Gennaio non è un mese come gli altri per Castellanza: si brucia la Gioeubia e soprattutto si festeggia il santo patrono, San Giulio. Sono iniziative che fanno parte della città e che si ripetono di anno in anno.
Ma accanto alle tradizioni che si rinnovano, ce ne sono altre che rimangono indietro, sbiadiscono e scompaiono o si prendono una pausa.
La festa è finita
A gennaio a Castellanza immancabile per anni è stato l’appuntamento con la festa di Santa Liberata, la patrona delle puerpere, delle nutrici e degli infanti.
La città, Castegnate in particolare, è legata a questa santa vissuta nel VI secolo d.C., nata a Rocca d’Olgisio (Piacenza) e fondatrice, insieme alla sorella Faustina, del convento di Santa Margherita a Como. Entrambe monache benedettine, dopo la morte vennero canonizzate e il 18 gennaio sono celebrate dalla Chiesa Cattolica come Sante Vergini.
Gli abitanti di Castegnate avevano eretto una cappella in onore di Santa Liberata probabilmente per invocarne la protezione in un periodo (siamo intorno al XVIII secolo) in cui morire di parto era un rischio consistente e il tasso di mortalità tra le donne che avevano dato alla luce un figlio e i piccoli era alto.
La festa di Santa Liberata, che veniva organizzata fino a pochi anni fa nei pressi del monumento situato all’incrocio tra l’omonima strada e via Piola, univa momenti di preghiera e di benedizione ed altri ludici, con le zone limitrofe che si popolavano di bancarelle.
Tra i promotori della manifestazione c’era la Pro Loco. I motivi per cui non si è più organizzata la festa? «Un po’ il freddo – afferma la presidente Lucia Petrillo – un po’ la fatica di far venire le bancarelle, un po’ la vicinanza con altri eventi. Ma – è il suo desiderio - mi piacerebbe rifarla».
La merla non vola più
Un altro appuntamento di gennaio che non viene più riproposto è quella del volo della merla. Come è noto gli ultimi tre giorni di gennaio sono considerati i più freddi di tutti e sono chiamati “i giorni della merla”.
Secondo la leggenda, nel periodo più gelido dell’anno una merla si era riparata in un camino a causa delle temperature rigide: entrata bianca, ne era uscita nera a causa della fuliggine.

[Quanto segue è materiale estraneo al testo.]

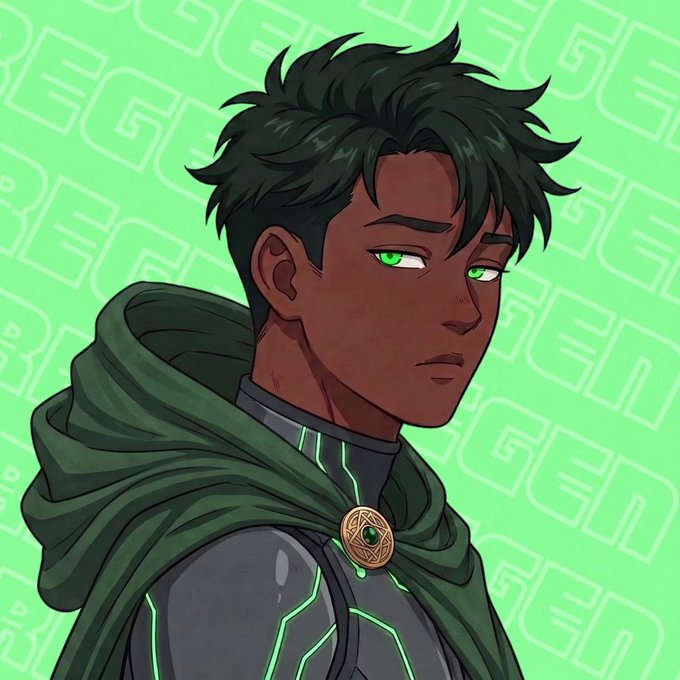 A digital illustration of a young man with dark hair, green eyes, and a green hooded cloak featuring a circular emblem, set against a light green patterned background.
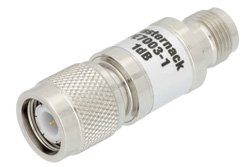 PE7003-1 - 1 dB Fixed Attenuator, TNC Male to TNC Female Brass Nickel Body Rated to 1 Watt Up to 2 GHz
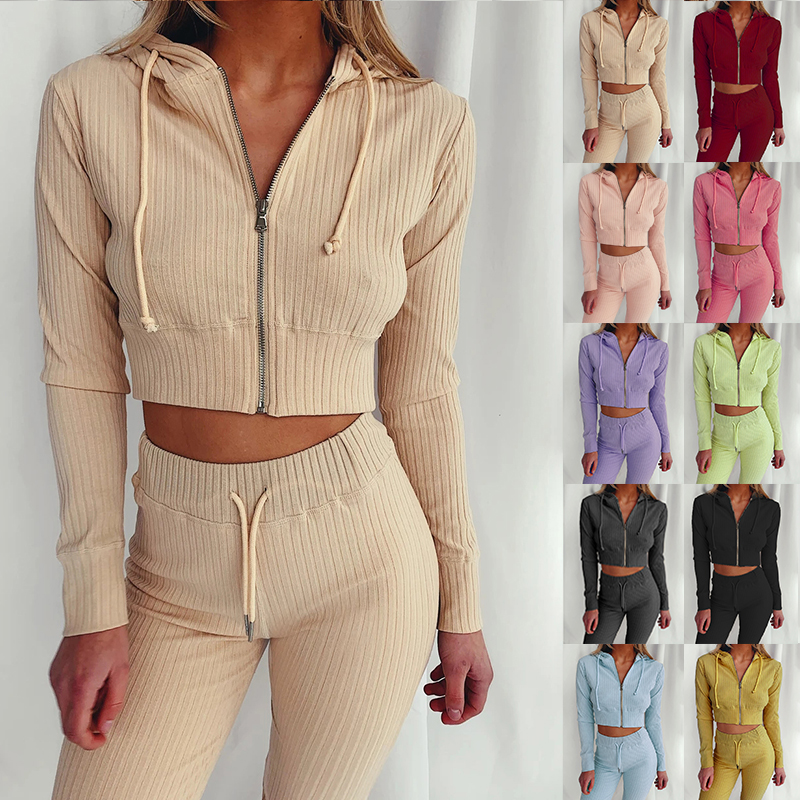 Custom Logo 2021 Fall New Plus Size Casual Crop Top and Pants Suit Hoodie Solid Color Rib Zipper Jogger Sweatpants Two Piece Set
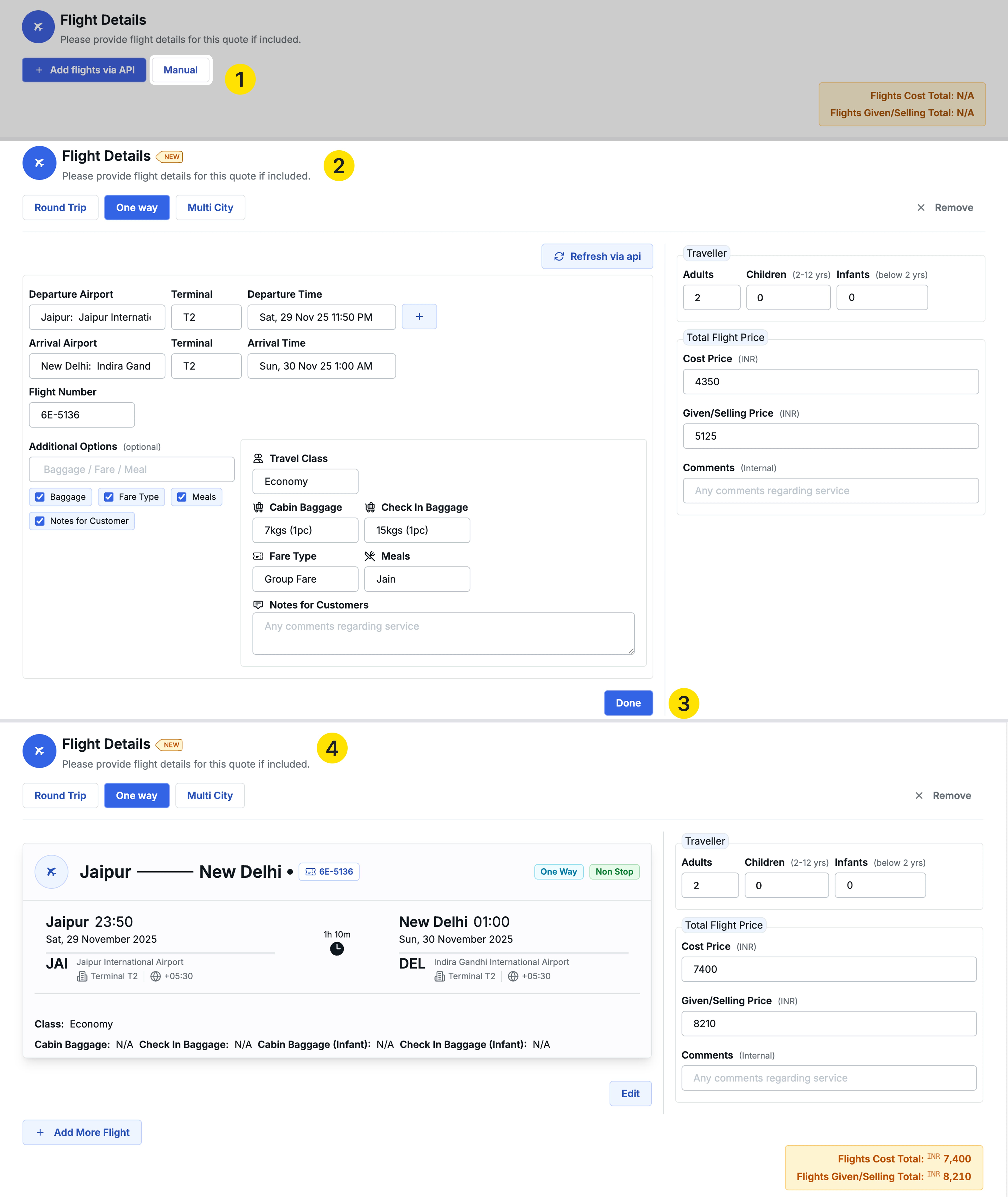 Image showing one-way flights manually
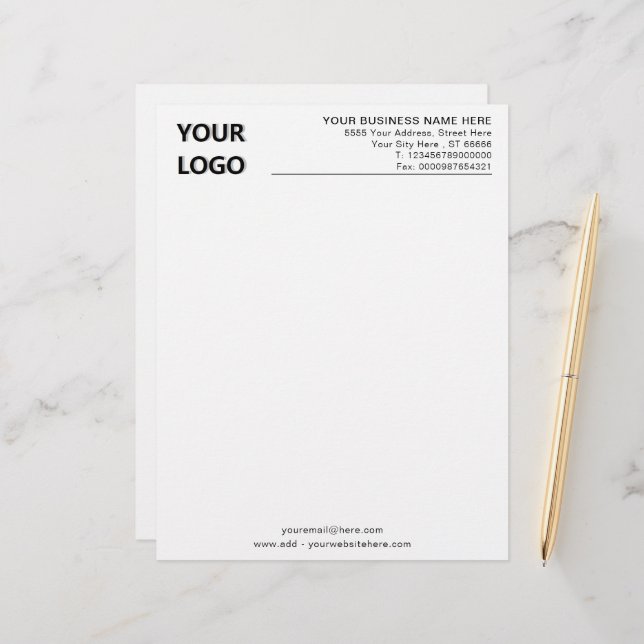 Professional Design Business Logo Info Letterhead (Front/Back In Situ)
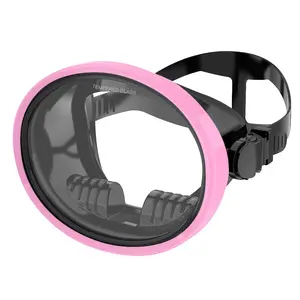 Oval Snorkel Mask / "Fisherman-style" Goggles — Classic Retro Style, Panoramic Wide View — Adult-sized Swimming Goggles with Tempered Glass Lenses
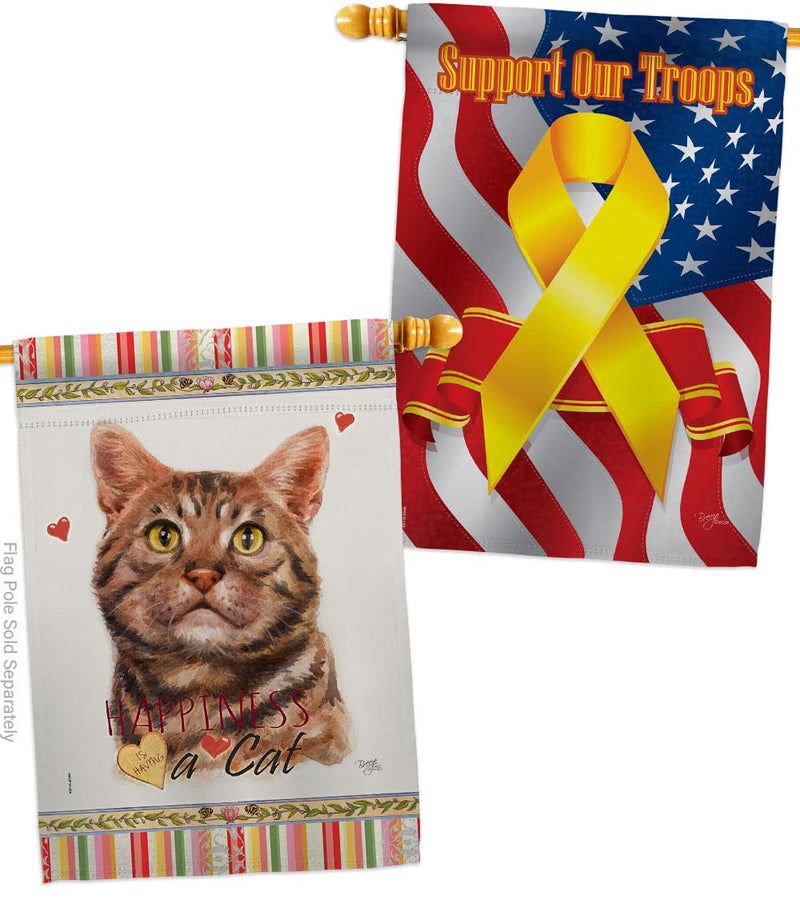 Breeze Decor American Short Hair Happiness House Flag Pack Cat Kitten Meow Spoiled Paw Fur Pet Nature Farm Animal Creature Support Our Troops Banner Small Garden Yard Gift Double-Sided, Made in USA - PawsPlanet Australia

Per diverso tempo davanti alla Chiesa di San Giulio si è potuto assistere al volo dell’uccello che attraversava piazza Paolo VI grazie ad un cavo tirato. La manifestazione era inoltre accompagnata spesso da qualche delizia culinaria, da un piatto di risotto, e dai racconti dialettali sulla ricorrenza.
Il motivo per cui l’appuntamento “aviario” è venuto meno è di carattere pratico.
«All’ultimo piano del palazzo antistante la chiesa di San Giulio c’era un appartamento della Parrocchia che era vuoto - spiega Tiziano Tosello, presidente del Rione di Ingiò che si è occupato dell’organizzazione di alcune edizioni - e potevamo quindi entrare e fissare il cavo. Da qualche anno però quell’appartamento non è più disponibile. Era l’unica opportunità per cui abbiamo deciso di lasciar perdere anche perché la vera tradizione è quella della Gioeubia».